Still looking for a reasonable benzoic anhydride synth.

Is it not reasonable to react benzoyl chloride with sodium benzoate and distill (if the anhydride can be distilled, don't know its properties) or do it with carefull stoic. and recrystallize it?

When it comes to a cocaine synth that is going to beat the conventional method of production I believe the concept is analogous to finding a unicorn. IT is complex, multistep (without direct precursors) and low yeilding, a complete waste of time to put any consideration into. Why not just grow the plants and work up the coca base, at least that is a pipe dream that will result in something that will go in a pipe.

4oxo butyraldehyde could possilbly be synthed from butandiol but the oxidation would more likely result in GHBA gamma hydroxybutyric acid.

If this thread is meant to be a gift to "noobs" from the learned I might suggest not using this vulgar means of explanation that is so confusing and convoluted. Aspiring chemists (not noobs) should be learning from chemistry text and literature and learning proper technique, especially when discussing the synthesis of LSD, not stuffing straws with pulp to use for chromatography. It took me twenty years of this work prior to obtaining my first and only six grams of lysergic acid and there is no damn way i'd be loading a mg of it on a paper pulp column.

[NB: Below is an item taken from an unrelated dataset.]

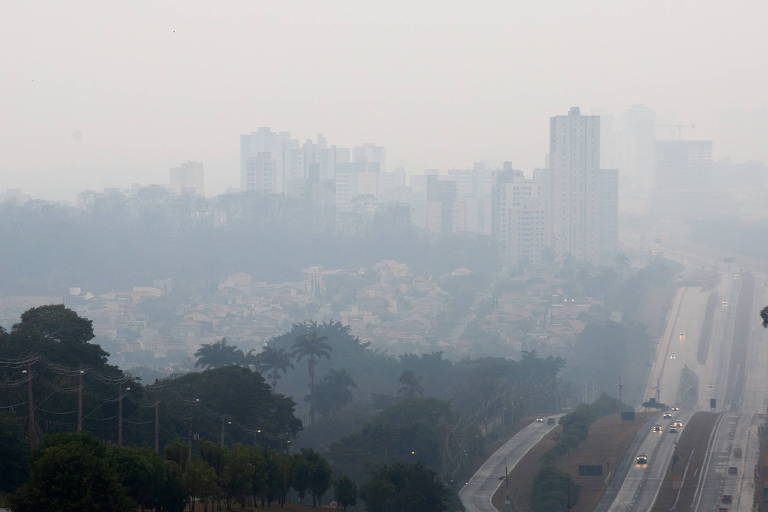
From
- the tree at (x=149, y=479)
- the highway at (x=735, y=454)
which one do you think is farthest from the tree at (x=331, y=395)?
the tree at (x=149, y=479)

Please stop referring to the new minds exploring chemsitry as noobs like you never were one, its so degrading and frankly your treatment of them makes you look like a donkey fronting as a stallion. Granted sometimes new people try to circumvent the system and just have someone tell them what to do and that ends up in death and explosions, I get it, but you don't have to be such a dick about it they are aspiring to learn what you know (or perhaps you know) usually people find that flattering.

[stateofhack]

That is rather "nice" post and nice to have you around again, would you just mind posting stuff like this in the BS thread please

thanks!

[Irukanji]

The question is in the picture.



I guess the question is, what do the lines mean? Assume all the hexagons have position 1 at the top. My guess is the lines are double bonds, but I could be mistaken.

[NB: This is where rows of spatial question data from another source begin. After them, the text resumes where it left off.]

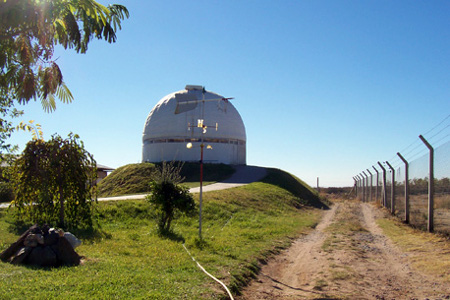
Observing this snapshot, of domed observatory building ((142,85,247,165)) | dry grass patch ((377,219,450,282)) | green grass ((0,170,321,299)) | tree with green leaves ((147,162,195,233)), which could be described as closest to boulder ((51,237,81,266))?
green grass ((0,170,321,299))

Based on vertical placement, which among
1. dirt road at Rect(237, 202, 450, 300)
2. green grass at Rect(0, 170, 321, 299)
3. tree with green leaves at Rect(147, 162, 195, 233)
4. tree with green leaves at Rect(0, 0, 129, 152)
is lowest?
dirt road at Rect(237, 202, 450, 300)

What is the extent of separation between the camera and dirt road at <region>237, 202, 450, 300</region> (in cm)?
611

Thanks. If I think of more, I will probably draw some more fail pics to try and explain wtf i was thinking

[BungHole]

Quote:

Originally Posted by Irukanji

The question is in the picture.



I guess the question is, what do the lines mean? Assume all the hexagons have position 1 at the top. My guess is the lines are double bonds, but I could be mistaken.

Thanks. If I think of more, I will probably draw some more fail pics to try and explain wtf i was thinking

Yes and yes. All corners are carbons, and two lines is a double bond.

[fcknut]

Quote:

Originally Posted by BungHole

Yes and yes. All corners are carbons, and two lines is a double bond.

Yup, and A, B, C, D, E and F are all exactly the same thing...

It's funny - it kinda looks like you have used chemdraw to draw the rings, then used MSpaint to wirte the letters... Any particular reason for that ?!